The crystal of her champagne flute chimes against Margaret’s and she doesn’t look away as she takes a sip, holding Margaret’s gaze until the young doctor, who is still looming over Margaret, clears his throat ostentatiously and Helen turns to him and, without waiting for a proper introduction, offers her hand and her name, drawing stares and some quiet laughter from his friends.

 

“Anyway, Margaret, there’s someone here who is dying to meet you and I promised an introduction. Come along.” And, looping her arm through Margaret’s, they’re off.

 

“That was rude,” Margaret whispers to her, but doesn’t pull away. With her arm tucked against Helen’s side the whisper of her silk dress against Margaret’s skin is tantalizing.

 

Helen snorts inelegantly. “Someone had to do it and it didn’t look like you were going to, kiddo.”

 

“Do what?”

 

“Get you away from that fella. Oh, don’t lie to me, you were bored to tears and he was about ready to propose. You know there’s no law that says you have to give the time of day to a man whose company you don’t enjoy.”

 

“I only just met him,” Margaret protests. “How was I supposed to know if I enjoy his company or not?”

 

“What more do you need to know, what his salary will be once he’s out of residency?”

 

Margaret looks at her, and just like that they’re grinning at each other. “You must have observed, Whitfield,” Margaret adopts the imperious voice of their least-favorite instructor, an impression she’s perfected in part because of the way it always makes Helen laugh, “that a man’s bank account has a direct and positive correlation with his attractiveness.”

 

Helen laughs, loud and uninhibited and she draws Margaret along with her, stiff dress and uncomfortable shoes forgotten along with that strange feeling from before of only playing the part of a person who belonged here at this party.

 

They find a quiet corner of the garden and sip their drinks, Helen making her laugh again as she confesses that she didn’t actually have someone waiting in the wings who was dying to talk to Margaret – “Just me,” she adds, eyes glittering over the lip of her glass.  

 

“Oh, that’s okay,” Margaret says, waving a hand. “I’m not supposed to marry anyone lower than a lieutenant colonel anyway.”

 

“Not a lot of brass here at this civilian party,” Helen says, voice as breezy as Margaret’s as she turns to look out over the crowd and Margaret’s gaze gets stuck on her, on the way her sleeveless dress leaves her shapely arms and shoulders bare, the way that expanse of tanned skin is still glowing though the sun is almost down, set off by the rich hue of her dress.

 

“What if…” Margaret says when Helen meets her eyes again, her words sounding almost secretive beneath the swell of the music as the band strikes up their first number, “…we just left?”

 

They giggle like schoolkids playing hooky as they sneak through the side yard and out to the street, Helen taking her hand and pulling her into a run until they’re at the end of the block and both clutching their sides against stitches and laughter and they stand there for a minute, leaning on each other, looking over their shoulders almost like they’re hoping that they were spotted, that they really are running from something greater than a boring evening of civility at the home of the most prominent doctor in the city.

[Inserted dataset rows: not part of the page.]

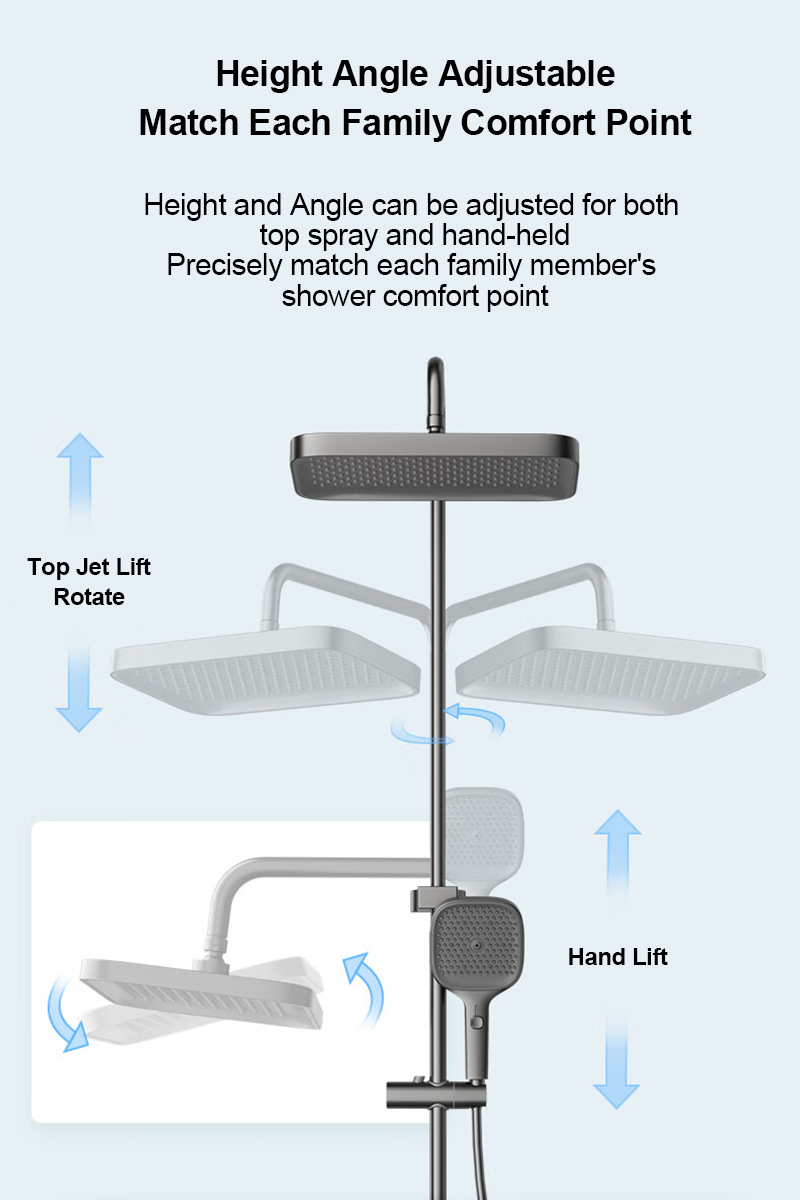 Height Angle Adjustable
Match Each Family Comfort Point

Height and Angle can be adjusted for both top spray and hand-held
Precisely match each family member's shower comfort point

Top Jet Lift
Rotate

Hand Lift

Margaret thinks about Lorraine Anderson, suddenly, and about how she hasn’t felt this kind of uncomplicated joy from simply being in another person’s presence in so very long.

 

“Okay, Houlihan, lead the way,” Helen says when she has her breath back, and arm in arm they begin to make their way out of the shade of the mansions that line this boulevard and back to the more familiar narrow and bustling streets of downtown.